-- Enunciado --
Reproduce el fragmento del texto sobre el consumo de drogas que empieza en "La hipocresía de" y sigue hasta "el propio ciudadano.", cambiando "Estado" por "Gobierno".

-- Fragmento del documento --
El consumo de sustancias psicoactivas es una constante en la humanidad desde el principio de los tiempos. En el transcurrir de la historia han ido variando las razones de su consumo, que han abarcado desde rituales religiosos hasta la simple búsqueda del placer hedonista. Lo que no ha cambiado ha sido el uso de las drogas como parte del proceso de socialización, entre las que destaca por antonomasia el alcohol, especialmente la cerveza y el vino.

La hipocresía de permitir ciertas drogas frente a la liberticida prohibición de otras, responde a una visión paternalista de la política y la creencia en un Estado que debe proteger al ciudadano de sí mismo. Esto se ve reflejado en la actual legislación, que pretende legislar una cuestión que no tiene víctimas. No existen culpables que agredan o coarten las libertades y derechos de un tercero, por lo que no hay crimen que reprimir. Parafraseando a J.S Mill, no hay ningún momento en que el consumidor – y vendedor  –  de estupefacientes pisen la esfera de libertad del otro. El uso soberano del propio cuerpo no debería entrar dentro de la jurisdicción del Estado, por mucho que ese comportamiento pueda considerarse perjudicial para el propio ciudadano.

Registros
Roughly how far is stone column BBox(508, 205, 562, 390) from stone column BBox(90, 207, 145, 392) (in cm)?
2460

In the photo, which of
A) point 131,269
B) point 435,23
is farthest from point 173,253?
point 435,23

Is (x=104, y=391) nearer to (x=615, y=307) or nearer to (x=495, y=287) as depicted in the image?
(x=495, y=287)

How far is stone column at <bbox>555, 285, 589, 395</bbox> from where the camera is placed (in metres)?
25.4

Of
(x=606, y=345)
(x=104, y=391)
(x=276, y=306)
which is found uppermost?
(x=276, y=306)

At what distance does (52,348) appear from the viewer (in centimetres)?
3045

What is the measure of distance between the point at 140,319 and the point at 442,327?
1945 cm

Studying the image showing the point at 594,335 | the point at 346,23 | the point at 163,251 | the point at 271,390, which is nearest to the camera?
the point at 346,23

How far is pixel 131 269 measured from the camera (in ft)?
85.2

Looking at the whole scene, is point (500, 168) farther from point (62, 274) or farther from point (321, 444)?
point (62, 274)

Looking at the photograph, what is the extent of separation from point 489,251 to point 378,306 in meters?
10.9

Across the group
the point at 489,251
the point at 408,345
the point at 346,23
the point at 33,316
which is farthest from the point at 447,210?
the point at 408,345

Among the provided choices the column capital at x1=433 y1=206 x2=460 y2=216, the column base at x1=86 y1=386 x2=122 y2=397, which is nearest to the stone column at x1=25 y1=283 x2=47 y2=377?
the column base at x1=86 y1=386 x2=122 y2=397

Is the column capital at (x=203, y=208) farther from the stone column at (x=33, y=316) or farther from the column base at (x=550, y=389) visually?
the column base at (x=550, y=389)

-- Respuesta --
La hipocresía de permitir ciertas drogas frente a la liberticida prohibición de otras, responde a una visión paternalista de la política y la creencia en un Gobierno que debe proteger al ciudadano de sí mismo. Esto se ve reflejado en la actual legislación, que pretende legislar una cuestión que no tiene víctimas. No existen culpables que agredan o coarten las libertades y derechos de un tercero, por lo que no hay crimen que reprimir. Parafraseando a J.S Mill, no hay ningún momento en que el consumidor – y vendedor  –  de estupefacientes pisen la esfera de libertad del otro. El uso soberano del propio cuerpo no debería entrar dentro de la jurisdicción del Gobierno, por mucho que ese comportamiento pueda considerarse perjudicial para el propio ciudadano.